Aujourd’hui, le quintet américain a de quoi prendre sa revanche sur son passé. Si la dernière parution du groupe
Luciferous en 2019 présageait un meilleur avenir pour le groupe avec un sérieux effort sur l’écriture, on sentait pourtant les membres ne pas aller au bout de leurs idées, notamment en restant trop ancré dans un deathcore conventionnel, marqué par ses rythmiques lentes et ses nombreuses pannes. Afin de palier à ces imperfections, la formation présente sa quatrième toile
The Chosen. L’artwork, très penché sur l’aspect religieux laisserait-il présager un changement radical de style de la part des Américains ?
La réponse serait plutôt en demi-teinte à l’écoute du premier titre
Where Dreams Are Broken. La mélodie affiche une versatilité inédite chez le quintet, dans le bon sens du terme dans son ensemble. Ce remaniement est principalement perceptible au niveau de la prestation vocale.
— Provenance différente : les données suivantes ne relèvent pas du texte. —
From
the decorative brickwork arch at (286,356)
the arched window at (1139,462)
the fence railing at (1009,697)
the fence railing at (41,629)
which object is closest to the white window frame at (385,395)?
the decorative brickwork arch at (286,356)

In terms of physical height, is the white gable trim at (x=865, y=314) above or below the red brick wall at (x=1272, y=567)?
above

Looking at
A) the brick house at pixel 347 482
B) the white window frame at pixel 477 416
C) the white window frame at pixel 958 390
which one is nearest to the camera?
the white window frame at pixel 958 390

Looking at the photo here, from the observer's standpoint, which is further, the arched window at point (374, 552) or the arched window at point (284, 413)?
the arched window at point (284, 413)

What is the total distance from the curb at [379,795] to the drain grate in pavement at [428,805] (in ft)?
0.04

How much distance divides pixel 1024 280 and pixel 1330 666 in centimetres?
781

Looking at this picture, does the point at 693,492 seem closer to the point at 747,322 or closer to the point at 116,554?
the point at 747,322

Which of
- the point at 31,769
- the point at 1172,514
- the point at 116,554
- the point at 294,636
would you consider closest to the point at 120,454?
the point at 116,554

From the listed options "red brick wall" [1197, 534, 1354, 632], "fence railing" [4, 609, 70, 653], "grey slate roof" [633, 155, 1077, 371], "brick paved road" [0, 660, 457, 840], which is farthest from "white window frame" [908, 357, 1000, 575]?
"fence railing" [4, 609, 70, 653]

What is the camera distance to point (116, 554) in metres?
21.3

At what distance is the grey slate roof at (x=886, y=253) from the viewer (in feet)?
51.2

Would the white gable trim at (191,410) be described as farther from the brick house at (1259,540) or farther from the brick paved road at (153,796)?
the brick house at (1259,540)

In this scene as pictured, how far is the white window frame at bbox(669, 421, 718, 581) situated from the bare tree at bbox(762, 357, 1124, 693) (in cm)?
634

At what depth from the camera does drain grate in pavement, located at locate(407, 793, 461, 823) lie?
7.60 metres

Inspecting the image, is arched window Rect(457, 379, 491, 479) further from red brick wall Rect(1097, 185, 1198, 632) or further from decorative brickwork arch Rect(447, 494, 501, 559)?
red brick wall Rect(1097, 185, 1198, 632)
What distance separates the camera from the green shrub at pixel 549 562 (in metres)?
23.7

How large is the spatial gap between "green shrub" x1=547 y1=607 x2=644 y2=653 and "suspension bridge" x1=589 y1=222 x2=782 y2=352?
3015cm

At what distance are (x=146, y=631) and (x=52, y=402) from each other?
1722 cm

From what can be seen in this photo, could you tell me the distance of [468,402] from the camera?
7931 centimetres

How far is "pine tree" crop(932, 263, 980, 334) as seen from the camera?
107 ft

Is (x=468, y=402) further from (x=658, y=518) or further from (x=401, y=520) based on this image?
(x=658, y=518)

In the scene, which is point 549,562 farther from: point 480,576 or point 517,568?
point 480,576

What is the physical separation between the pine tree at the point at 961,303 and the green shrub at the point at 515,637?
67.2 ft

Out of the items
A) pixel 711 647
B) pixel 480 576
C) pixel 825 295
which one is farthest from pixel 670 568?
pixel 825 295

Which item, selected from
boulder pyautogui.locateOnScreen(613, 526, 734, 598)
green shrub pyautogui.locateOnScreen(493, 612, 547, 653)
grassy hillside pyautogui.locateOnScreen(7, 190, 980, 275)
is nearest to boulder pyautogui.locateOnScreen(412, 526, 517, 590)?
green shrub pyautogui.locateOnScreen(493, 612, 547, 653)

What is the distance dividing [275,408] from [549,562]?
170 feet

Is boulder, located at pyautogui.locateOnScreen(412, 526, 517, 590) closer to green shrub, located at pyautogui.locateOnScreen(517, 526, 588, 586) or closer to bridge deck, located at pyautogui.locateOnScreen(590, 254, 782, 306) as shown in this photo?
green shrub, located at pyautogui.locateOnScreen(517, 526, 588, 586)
On savait déjà Dan Watson brillant pour moduler sa voix et cette chanson en est une nouvelle preuve. Le vocaliste est capable avec une aisance presque enfantine de passer dans des graves d’outre-tombe mais aussi dans des aigus surprenants.
Sur ce dernier point, notre chanteur propose des refrains avec ces screamings déroutants. Néanmoins, la maitrise de cette innovante curiosité est quelque peu mitigée et demeure un peu irritante. En revanche, le chant clair de l’artiste est une belle révolution et une surprise de taille et permet au quintet de sortir des frontières et d’exposer avec fierté une image du deathcore moderne. En ce sens, cette première perspective s’approche même de plusieurs pointures du metalcore. Parmi elles, nous pouvons citer
Lamb Of God,
As I Lay Dying ou encore
Architects.
Nos musiciens laissent transpirer leur énergie communicative avec des variations réfléchies. Entre le riffing hâtif, les lents et massifs breakdowns, des solos sensuels et parfois des chorus mélodiques, les Américains ont su développer finement leurs compositions. Cette plume se perçoit particulièrement sur la durée des morceaux. La plupart des pièces dépassent allègrement les cinq minutes, caractéristique plutôt rare dans un genre pour lequel les chansons tournent plutôt autour des trois-quatre minutes.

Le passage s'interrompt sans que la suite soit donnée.